TASK OBJECTIVE >> Rewrite the stretch from the line containing "Amongst the options" through the line containing "the white suv at pixel 41 268, the", swapping "options" for "choices" and leaving everything else as it is.

START EXERCISE MATERIAL

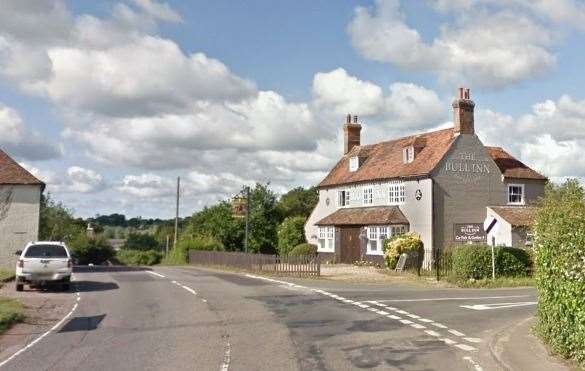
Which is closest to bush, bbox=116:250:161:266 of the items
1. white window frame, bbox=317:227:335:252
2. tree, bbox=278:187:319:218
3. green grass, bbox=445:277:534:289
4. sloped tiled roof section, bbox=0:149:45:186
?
tree, bbox=278:187:319:218

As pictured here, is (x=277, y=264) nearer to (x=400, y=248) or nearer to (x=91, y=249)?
(x=400, y=248)

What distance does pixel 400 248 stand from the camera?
123 feet

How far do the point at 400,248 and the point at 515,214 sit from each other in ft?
26.4

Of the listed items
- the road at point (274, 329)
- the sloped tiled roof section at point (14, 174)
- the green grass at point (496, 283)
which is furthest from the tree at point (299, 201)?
the road at point (274, 329)

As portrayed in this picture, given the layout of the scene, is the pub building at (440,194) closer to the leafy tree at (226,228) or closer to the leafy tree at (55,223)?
the leafy tree at (226,228)

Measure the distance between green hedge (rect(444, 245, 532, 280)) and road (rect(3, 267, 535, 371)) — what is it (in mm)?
4478

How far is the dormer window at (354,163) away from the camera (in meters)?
49.0

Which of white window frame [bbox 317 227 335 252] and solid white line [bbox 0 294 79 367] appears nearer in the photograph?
solid white line [bbox 0 294 79 367]

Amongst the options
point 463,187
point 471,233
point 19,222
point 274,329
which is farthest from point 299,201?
point 274,329

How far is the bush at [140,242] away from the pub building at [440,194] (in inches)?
2904

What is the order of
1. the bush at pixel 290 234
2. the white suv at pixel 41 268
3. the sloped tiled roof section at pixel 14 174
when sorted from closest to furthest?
the white suv at pixel 41 268, the sloped tiled roof section at pixel 14 174, the bush at pixel 290 234

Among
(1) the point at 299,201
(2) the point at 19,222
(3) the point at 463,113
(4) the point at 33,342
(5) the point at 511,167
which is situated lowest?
(4) the point at 33,342

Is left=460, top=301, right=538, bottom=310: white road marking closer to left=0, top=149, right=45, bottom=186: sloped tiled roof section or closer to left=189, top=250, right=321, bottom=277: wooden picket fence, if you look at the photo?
left=189, top=250, right=321, bottom=277: wooden picket fence

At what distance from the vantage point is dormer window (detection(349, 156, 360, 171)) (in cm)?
4900
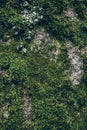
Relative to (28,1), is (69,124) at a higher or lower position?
lower

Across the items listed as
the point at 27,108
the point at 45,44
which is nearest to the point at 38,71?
the point at 45,44

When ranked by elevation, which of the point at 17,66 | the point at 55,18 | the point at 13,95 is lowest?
the point at 13,95

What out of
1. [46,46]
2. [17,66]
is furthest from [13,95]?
[46,46]

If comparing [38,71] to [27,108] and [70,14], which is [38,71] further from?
[70,14]

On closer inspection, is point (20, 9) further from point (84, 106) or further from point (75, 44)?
point (84, 106)

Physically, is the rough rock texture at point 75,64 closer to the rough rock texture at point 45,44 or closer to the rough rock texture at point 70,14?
the rough rock texture at point 45,44

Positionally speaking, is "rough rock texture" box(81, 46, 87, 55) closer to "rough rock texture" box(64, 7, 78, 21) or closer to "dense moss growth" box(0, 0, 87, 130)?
"dense moss growth" box(0, 0, 87, 130)

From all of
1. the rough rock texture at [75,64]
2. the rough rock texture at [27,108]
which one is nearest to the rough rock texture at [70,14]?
the rough rock texture at [75,64]
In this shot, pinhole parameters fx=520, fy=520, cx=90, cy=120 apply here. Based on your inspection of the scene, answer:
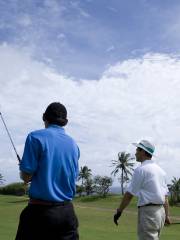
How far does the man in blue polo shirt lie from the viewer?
18.2ft

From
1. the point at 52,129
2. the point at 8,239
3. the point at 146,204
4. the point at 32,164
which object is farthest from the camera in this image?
the point at 8,239

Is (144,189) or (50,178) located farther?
(144,189)

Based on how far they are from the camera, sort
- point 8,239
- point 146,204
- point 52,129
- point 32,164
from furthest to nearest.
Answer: point 8,239, point 146,204, point 52,129, point 32,164

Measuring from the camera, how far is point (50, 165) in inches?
223

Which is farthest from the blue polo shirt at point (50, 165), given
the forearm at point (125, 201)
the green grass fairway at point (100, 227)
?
the green grass fairway at point (100, 227)

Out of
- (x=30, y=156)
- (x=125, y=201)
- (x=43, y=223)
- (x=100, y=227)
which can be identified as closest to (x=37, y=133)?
(x=30, y=156)

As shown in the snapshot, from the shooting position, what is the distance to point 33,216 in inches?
220

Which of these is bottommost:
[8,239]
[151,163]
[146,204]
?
[8,239]

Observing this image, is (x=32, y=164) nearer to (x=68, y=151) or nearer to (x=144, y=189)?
(x=68, y=151)

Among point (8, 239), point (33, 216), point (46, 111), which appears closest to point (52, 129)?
point (46, 111)

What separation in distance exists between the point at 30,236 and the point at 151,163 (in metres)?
3.68

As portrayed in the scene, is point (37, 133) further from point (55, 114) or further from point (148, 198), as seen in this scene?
point (148, 198)

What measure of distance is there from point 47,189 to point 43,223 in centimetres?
36

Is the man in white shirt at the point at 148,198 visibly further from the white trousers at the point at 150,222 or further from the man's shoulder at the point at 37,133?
the man's shoulder at the point at 37,133
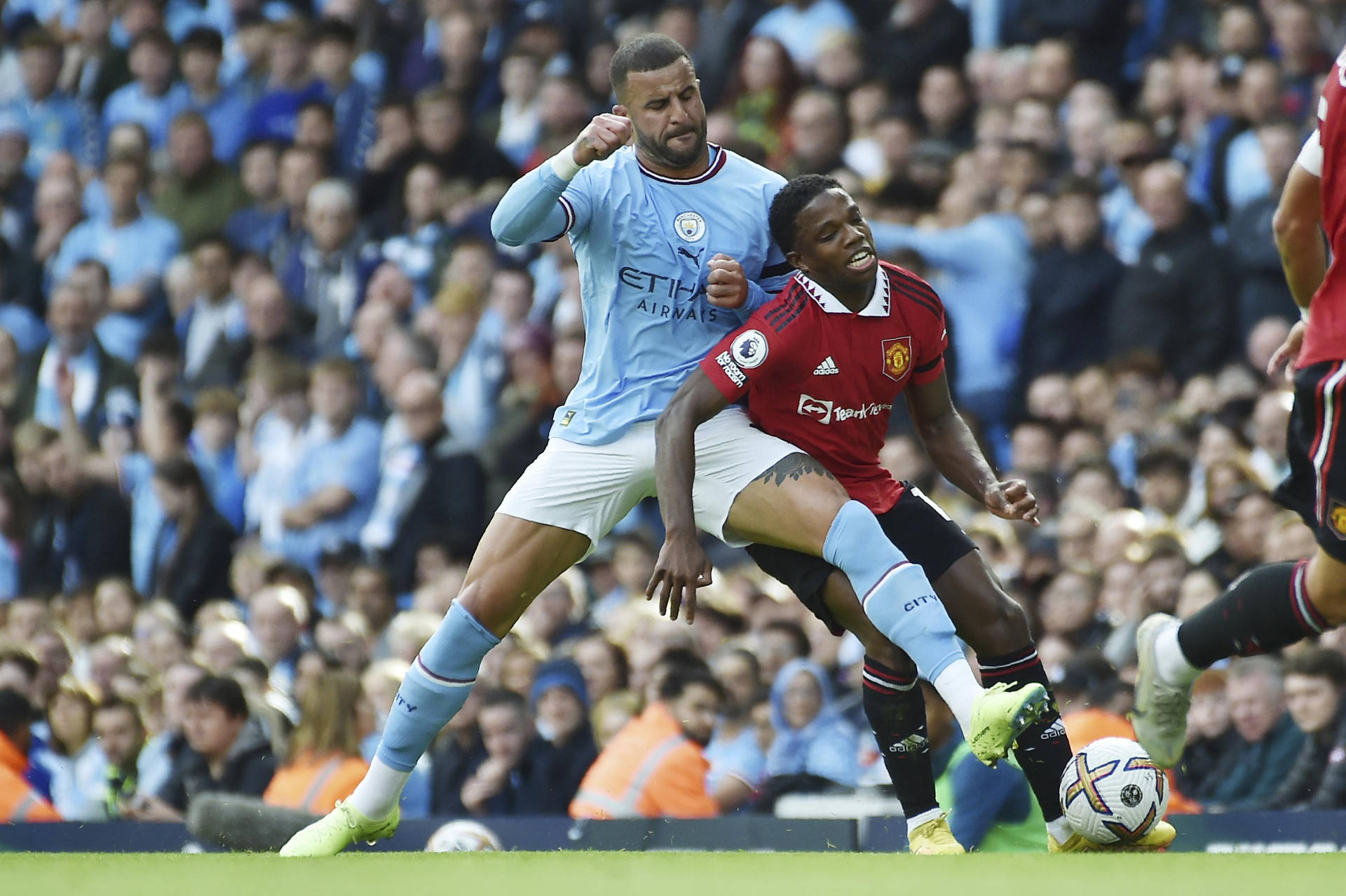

END EXERCISE MATERIAL

FINISHED TASK >>
Amongst the choices
point 463,187
point 471,233
point 19,222
point 274,329
which is farthest from point 299,201?
point 274,329

How far is the bush at [140,242] away from the pub building at [440,194] (in inches)?
2904

What is the order of
1. the bush at pixel 290 234
2. the white suv at pixel 41 268
3. the sloped tiled roof section at pixel 14 174
when sorted from closest to furthest?
the white suv at pixel 41 268, the sloped tiled roof section at pixel 14 174, the bush at pixel 290 234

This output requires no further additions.